The unbreakable laws of successful sales prospecting – Part 2
The law of the first statement – This law states that, in a busy world, your first statement must grab the prospect’s attention, then elicit the response, “tell me more.” Your first statement should be a summary of the value you offer. When I meet clients I used to say, “Hello my name is Iyore and I train businesses on how to sell when no one wants to buy so they can make more money.” This should elicit a response, “tell me more.”
Finding your value statement– which is your attention grabbing statement- is gotten by identifying the end result of the value you give then walking backwards to craft the value process. For example what is the end result of people buying your furniture, comfort? With comfort comes what? Happiness. So the end result is happiness. Now walk backwards as I mentioned earlier by identifying the value process used to produce this happiness. For furniture it could be bespoke furniture or readymade furniture then having identified the value process, choose your niche. For example your niche could be salaried individuals.
With all these your value statement will then be, “I help salaried individuals through bespoke furniture achieve happiness.” Your first statement could also be a question, for example, “a lot of clients have called me lately to thank me for making their lives easier, would you want to know why?” The prospect can then say, “okay, tell me why.” Then you begin selling from there.The strength of your attention grabbing statement is not in its complexity but in the response it provokes from the prospect.
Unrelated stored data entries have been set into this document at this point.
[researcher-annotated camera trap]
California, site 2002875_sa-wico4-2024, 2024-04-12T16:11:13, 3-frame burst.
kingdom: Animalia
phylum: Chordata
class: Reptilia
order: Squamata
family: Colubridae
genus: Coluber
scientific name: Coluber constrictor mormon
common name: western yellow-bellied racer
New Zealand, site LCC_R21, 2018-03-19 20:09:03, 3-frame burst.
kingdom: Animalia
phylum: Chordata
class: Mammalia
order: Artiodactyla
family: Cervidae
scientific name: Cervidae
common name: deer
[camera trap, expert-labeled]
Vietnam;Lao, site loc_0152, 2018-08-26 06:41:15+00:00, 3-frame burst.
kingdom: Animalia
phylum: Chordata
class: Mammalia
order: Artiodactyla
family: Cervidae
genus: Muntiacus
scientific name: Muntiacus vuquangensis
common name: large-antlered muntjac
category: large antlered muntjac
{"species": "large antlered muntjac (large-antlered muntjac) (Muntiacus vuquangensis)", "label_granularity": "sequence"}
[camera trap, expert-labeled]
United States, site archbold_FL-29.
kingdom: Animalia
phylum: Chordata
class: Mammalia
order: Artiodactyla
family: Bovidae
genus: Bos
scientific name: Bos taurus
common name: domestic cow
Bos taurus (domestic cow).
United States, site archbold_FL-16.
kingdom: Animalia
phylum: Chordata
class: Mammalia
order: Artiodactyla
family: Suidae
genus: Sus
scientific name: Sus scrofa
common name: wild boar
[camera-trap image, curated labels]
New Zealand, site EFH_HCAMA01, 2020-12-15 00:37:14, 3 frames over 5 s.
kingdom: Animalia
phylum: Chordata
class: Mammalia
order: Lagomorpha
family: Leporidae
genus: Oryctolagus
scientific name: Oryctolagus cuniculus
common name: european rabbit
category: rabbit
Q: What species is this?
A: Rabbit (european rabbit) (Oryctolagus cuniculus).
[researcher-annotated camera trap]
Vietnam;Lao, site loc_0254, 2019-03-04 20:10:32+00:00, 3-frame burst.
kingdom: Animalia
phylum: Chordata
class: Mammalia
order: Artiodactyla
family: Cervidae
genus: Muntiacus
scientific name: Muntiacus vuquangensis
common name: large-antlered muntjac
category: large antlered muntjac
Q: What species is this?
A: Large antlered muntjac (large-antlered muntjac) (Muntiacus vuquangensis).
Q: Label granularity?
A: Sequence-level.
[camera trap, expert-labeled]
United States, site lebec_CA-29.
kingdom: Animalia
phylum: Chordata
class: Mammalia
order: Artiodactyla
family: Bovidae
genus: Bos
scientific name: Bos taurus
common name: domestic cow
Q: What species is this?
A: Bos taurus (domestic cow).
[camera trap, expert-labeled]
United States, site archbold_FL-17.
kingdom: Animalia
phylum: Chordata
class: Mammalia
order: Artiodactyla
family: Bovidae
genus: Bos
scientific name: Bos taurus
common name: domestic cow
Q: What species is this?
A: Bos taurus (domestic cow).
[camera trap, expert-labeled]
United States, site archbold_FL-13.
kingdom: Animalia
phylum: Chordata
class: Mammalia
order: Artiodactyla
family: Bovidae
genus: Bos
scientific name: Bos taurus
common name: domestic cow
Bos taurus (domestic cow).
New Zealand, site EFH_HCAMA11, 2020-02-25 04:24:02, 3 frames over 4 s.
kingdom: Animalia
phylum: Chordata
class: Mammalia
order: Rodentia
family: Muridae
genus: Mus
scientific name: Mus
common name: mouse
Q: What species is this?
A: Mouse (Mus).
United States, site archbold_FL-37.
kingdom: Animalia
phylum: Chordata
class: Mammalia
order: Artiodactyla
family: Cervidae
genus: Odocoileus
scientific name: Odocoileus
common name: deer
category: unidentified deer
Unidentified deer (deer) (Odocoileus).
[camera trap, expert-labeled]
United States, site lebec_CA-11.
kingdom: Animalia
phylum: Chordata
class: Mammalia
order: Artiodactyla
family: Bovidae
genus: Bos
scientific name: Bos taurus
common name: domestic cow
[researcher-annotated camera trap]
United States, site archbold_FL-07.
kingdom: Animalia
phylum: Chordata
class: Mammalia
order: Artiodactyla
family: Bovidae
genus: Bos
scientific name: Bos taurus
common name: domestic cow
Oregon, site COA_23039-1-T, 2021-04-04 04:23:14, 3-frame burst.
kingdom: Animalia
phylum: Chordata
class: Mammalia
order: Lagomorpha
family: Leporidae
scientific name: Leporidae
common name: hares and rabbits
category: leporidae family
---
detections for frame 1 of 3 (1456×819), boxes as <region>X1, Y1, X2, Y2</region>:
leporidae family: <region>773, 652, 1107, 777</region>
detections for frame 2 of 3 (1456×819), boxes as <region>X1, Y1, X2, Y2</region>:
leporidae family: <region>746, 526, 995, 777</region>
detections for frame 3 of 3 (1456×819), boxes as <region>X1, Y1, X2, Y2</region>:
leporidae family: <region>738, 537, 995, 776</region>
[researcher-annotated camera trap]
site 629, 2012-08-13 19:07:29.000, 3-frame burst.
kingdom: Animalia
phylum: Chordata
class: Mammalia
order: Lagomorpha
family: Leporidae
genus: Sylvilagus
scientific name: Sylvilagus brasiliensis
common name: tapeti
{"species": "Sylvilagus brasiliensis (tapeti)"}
The law of existing clients – This law states that, prospects associate the quality of your product to the quality of existing clients you serve. At one of my sales seminars a participant complained that he hadn’t been able to get high paying clients to buy his product. I then asked him a question, “How many high paying clients do you currently do business with?” He replied, “None.” That was his problem. I’m sure you’re wondering, “How do you expect him to get high paying clients?” The answer is, do some jobs for free and let it be known that you do business with those clients. No one cares if they paid you or not all they know is you do business with them. So, using the furniture value statement mentioned earlier you can say, “I help salaried individuals through bespoke furniture achieve happiness. I have done this for staff of Google, Oracle and Standard Chartered Bank.”
The law of the testimonial – This law states that, what clients say about your product will greatly influence the prospect’s expectation of your product. Become eager to get as many testimonials as you can. Get testimonials in all formats including written, video and audio. Sometimes you may have to write testimonial letters yourself with the client’s permission (if they’re too busy) so they can just sign. If you’re new to selling, test the market with your product, get feedback and testimonials based on the results people got from your product. So again, using the furniture value statement mentioned earlier you can say, “I help salaried individuals through bespoke furniture achieve happiness. I have done this for staff of Google, Oracle and Standard Chartered Bank.